*Your instructions*. Please retype the records below, starting with the line that contains "Concerning [23,101], [69,27], [19,124], [242,67], which" and continuing through the end of the records.

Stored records

==================================================

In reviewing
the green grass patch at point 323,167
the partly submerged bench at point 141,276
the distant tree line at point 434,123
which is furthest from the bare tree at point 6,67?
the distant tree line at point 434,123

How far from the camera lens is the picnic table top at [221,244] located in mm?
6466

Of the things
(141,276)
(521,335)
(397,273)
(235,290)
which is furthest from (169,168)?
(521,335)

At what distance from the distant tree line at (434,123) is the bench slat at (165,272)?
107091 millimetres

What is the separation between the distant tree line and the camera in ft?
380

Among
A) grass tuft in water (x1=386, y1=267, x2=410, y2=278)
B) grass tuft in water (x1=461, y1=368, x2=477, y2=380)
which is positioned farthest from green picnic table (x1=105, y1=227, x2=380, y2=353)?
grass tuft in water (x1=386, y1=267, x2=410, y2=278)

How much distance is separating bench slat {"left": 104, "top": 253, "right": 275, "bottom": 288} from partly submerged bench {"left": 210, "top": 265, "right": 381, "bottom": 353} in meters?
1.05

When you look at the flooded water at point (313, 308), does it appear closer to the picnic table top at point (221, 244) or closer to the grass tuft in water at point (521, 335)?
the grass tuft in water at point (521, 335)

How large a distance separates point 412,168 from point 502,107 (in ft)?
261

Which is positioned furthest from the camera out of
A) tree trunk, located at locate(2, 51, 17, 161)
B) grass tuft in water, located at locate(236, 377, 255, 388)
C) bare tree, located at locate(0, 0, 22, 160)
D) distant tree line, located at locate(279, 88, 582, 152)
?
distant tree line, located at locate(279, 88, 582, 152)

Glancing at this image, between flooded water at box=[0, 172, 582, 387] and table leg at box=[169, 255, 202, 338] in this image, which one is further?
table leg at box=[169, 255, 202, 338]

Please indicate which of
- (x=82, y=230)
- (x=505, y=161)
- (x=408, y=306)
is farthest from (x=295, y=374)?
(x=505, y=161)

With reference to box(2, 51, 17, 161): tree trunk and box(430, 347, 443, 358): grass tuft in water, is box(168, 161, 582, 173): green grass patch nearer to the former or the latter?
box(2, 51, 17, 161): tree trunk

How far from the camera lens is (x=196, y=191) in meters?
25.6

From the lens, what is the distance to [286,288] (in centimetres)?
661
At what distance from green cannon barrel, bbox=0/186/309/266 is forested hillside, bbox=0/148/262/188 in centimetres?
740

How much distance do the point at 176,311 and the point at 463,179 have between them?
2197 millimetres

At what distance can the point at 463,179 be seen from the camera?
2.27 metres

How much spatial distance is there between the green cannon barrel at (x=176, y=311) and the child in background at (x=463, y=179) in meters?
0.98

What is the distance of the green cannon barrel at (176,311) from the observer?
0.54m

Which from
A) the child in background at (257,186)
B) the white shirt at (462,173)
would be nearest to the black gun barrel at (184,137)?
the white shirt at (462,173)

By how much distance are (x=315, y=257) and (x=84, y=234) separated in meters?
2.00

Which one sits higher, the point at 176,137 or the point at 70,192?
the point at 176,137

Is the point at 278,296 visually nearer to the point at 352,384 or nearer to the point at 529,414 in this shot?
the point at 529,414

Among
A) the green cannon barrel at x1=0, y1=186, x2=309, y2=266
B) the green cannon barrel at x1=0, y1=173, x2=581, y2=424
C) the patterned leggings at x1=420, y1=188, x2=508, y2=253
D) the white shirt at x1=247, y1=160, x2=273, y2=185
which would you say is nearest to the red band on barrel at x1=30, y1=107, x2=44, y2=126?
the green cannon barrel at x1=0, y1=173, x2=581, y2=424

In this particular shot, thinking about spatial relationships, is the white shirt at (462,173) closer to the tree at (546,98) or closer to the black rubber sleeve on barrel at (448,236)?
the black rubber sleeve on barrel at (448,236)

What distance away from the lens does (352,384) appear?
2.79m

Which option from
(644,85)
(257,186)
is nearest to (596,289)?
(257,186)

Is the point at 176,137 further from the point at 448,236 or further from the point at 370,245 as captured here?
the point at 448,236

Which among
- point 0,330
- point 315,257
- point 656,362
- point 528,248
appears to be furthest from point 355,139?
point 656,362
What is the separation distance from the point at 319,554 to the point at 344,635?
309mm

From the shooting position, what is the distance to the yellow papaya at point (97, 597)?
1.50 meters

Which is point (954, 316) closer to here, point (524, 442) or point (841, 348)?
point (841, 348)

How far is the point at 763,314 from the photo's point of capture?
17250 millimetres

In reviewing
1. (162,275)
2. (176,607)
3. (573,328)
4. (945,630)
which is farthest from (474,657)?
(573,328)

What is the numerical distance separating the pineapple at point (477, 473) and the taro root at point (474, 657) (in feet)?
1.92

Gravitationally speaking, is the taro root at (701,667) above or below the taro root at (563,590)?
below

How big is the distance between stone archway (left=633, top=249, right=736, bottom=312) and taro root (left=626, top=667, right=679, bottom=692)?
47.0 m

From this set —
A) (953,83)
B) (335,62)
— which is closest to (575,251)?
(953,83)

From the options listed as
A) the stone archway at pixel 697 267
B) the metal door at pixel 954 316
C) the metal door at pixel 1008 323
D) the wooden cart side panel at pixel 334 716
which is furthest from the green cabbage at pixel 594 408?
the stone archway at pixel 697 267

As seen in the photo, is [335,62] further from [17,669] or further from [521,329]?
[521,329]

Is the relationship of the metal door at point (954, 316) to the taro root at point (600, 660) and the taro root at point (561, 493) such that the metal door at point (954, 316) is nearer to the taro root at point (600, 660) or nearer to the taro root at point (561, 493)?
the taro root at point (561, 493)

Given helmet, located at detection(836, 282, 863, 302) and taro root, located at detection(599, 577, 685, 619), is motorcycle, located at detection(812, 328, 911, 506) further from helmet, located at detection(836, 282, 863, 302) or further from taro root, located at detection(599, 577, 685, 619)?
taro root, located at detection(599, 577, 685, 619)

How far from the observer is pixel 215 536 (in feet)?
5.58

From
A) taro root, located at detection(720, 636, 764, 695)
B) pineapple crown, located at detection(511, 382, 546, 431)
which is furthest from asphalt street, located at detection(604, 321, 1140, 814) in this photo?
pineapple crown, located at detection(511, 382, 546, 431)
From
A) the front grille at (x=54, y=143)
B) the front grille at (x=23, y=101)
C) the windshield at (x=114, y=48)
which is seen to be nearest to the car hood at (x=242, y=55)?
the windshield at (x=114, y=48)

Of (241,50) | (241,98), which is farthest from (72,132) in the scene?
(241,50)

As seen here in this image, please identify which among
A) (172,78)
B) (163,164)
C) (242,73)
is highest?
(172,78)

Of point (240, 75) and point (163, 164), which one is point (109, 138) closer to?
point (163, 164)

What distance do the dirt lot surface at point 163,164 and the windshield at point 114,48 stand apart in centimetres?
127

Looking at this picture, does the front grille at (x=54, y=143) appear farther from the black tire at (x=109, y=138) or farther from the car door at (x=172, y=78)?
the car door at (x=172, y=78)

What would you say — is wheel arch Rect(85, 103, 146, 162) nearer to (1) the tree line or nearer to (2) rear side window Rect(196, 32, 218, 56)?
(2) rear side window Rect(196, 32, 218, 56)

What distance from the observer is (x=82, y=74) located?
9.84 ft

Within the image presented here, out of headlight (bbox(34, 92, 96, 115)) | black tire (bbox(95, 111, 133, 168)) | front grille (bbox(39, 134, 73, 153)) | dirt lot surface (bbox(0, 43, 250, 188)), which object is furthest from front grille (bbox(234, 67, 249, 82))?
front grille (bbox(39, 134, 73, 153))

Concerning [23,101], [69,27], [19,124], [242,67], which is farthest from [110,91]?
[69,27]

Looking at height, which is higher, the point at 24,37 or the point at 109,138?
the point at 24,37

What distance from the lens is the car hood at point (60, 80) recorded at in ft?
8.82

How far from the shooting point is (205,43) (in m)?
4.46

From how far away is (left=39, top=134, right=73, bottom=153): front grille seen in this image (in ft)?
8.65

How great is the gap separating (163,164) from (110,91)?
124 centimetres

==================================================

*Correct output*.
Concerning [23,101], [69,27], [19,124], [242,67], which is farthest from [110,91]?
[69,27]

Looking at height, which is higher, the point at 24,37 or the point at 109,138?
the point at 24,37

What distance from the lens is the car hood at point (60, 80) recorded at in ft?
8.82

How far from the shooting point is (205,43) (in m)?
4.46

From how far away is (left=39, top=134, right=73, bottom=153): front grille seen in this image (in ft)?
8.65

How great is the gap separating (163,164) from (110,91)?
124 centimetres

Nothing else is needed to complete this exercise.